§ Instructions for the task:
Please reproduce every one of the entries below without changing a word.

(Spatial reasoning records)

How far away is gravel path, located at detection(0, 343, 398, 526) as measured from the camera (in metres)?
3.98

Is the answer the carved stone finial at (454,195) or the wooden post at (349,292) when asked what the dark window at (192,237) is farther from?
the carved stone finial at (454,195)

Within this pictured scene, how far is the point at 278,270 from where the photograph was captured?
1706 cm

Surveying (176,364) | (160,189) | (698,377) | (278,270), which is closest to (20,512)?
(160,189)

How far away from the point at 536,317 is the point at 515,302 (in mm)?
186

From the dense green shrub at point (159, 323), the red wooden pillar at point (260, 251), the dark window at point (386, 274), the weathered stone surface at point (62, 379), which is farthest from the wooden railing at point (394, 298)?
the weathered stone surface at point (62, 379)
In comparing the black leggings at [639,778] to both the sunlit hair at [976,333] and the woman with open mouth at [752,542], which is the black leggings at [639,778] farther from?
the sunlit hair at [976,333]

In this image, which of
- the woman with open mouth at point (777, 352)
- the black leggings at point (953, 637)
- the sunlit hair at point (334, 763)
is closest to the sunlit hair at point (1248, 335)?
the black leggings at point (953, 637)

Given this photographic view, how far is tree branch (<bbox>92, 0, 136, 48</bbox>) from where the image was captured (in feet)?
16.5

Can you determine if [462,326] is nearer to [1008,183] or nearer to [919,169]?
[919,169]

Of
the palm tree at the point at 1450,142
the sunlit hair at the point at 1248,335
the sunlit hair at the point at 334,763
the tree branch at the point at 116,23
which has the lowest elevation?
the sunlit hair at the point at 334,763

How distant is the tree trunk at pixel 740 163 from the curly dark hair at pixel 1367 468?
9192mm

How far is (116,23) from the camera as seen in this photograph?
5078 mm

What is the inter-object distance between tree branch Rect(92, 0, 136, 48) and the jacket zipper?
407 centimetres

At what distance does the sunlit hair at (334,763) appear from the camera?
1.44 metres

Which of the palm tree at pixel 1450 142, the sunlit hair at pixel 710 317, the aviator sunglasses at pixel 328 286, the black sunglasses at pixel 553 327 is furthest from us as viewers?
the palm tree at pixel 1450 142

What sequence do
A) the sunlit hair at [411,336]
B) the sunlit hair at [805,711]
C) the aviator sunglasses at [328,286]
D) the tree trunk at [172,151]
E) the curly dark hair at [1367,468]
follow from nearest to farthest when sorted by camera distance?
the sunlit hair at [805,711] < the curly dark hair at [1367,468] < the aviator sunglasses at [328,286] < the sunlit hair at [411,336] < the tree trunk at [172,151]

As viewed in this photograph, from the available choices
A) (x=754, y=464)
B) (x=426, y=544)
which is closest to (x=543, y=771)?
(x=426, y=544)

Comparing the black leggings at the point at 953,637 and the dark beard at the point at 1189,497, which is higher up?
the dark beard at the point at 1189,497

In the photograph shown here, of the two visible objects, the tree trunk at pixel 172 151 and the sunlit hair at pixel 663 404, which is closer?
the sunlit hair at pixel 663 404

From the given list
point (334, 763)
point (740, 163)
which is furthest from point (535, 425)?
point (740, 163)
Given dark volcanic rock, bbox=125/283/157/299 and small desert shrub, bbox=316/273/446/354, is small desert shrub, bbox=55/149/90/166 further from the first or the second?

§ Response for this exercise:
How far away is gravel path, located at detection(0, 343, 398, 526) as measured from the camera (in metres)?
3.98

Is the answer the carved stone finial at (454,195) or the wooden post at (349,292) when asked what the dark window at (192,237) is farther from?
the carved stone finial at (454,195)

Within this pictured scene, how far is the point at 278,270 from where the photograph was captured?
1706 cm

Surveying (176,364) | (160,189) | (698,377) | (278,270), which is closest to (20,512)?
(160,189)

How far away from the point at 536,317 is the point at 515,302 (in mm)?
186

From the dense green shrub at point (159, 323), the red wooden pillar at point (260, 251), the dark window at point (386, 274), the weathered stone surface at point (62, 379), which is farthest from the wooden railing at point (394, 298)?
the weathered stone surface at point (62, 379)
In comparing the black leggings at [639,778] to both the sunlit hair at [976,333] and the woman with open mouth at [752,542], which is the black leggings at [639,778] farther from?
the sunlit hair at [976,333]

In this image, which of
- the woman with open mouth at point (777, 352)
- the black leggings at point (953, 637)
- the sunlit hair at point (334, 763)
is closest to the sunlit hair at point (1248, 335)?
the black leggings at point (953, 637)

Given this photographic view, how far is tree branch (<bbox>92, 0, 136, 48</bbox>) from where the image was captured (in feet)?
16.5

Can you determine if [462,326] is nearer to [1008,183] or nearer to [919,169]?
[919,169]

Of
the palm tree at the point at 1450,142
the sunlit hair at the point at 1248,335
the sunlit hair at the point at 334,763
the tree branch at the point at 116,23
which has the lowest elevation?
the sunlit hair at the point at 334,763

How distant is the tree trunk at pixel 740 163 from the curly dark hair at pixel 1367 468?
9192mm

How far is (116,23) from the camera as seen in this photograph?
5078 mm

What is the inter-object distance between tree branch Rect(92, 0, 136, 48) and the jacket zipper?
407 centimetres

At what distance does the sunlit hair at (334,763) appear from the camera?
1.44 metres

Which of the palm tree at pixel 1450 142, the sunlit hair at pixel 710 317, the aviator sunglasses at pixel 328 286, the black sunglasses at pixel 553 327 is furthest from us as viewers?
the palm tree at pixel 1450 142

What sequence do
A) the sunlit hair at [411,336]
B) the sunlit hair at [805,711]
C) the aviator sunglasses at [328,286]
D) the tree trunk at [172,151]
E) the curly dark hair at [1367,468]
follow from nearest to farthest when sorted by camera distance?
the sunlit hair at [805,711] < the curly dark hair at [1367,468] < the aviator sunglasses at [328,286] < the sunlit hair at [411,336] < the tree trunk at [172,151]

As viewed in this photograph, from the available choices
A) (x=754, y=464)
B) (x=426, y=544)
which is closest to (x=543, y=771)?
(x=426, y=544)

Comparing the black leggings at the point at 953,637 and the dark beard at the point at 1189,497, which is higher up?
the dark beard at the point at 1189,497

In the photograph shown here, of the two visible objects, the tree trunk at pixel 172 151 and the sunlit hair at pixel 663 404, which is closer?
the sunlit hair at pixel 663 404

From the given list
point (334, 763)
point (740, 163)
which is furthest from point (535, 425)?
point (740, 163)
Given dark volcanic rock, bbox=125/283/157/299 and small desert shrub, bbox=316/273/446/354, is small desert shrub, bbox=55/149/90/166 further from the first or the second?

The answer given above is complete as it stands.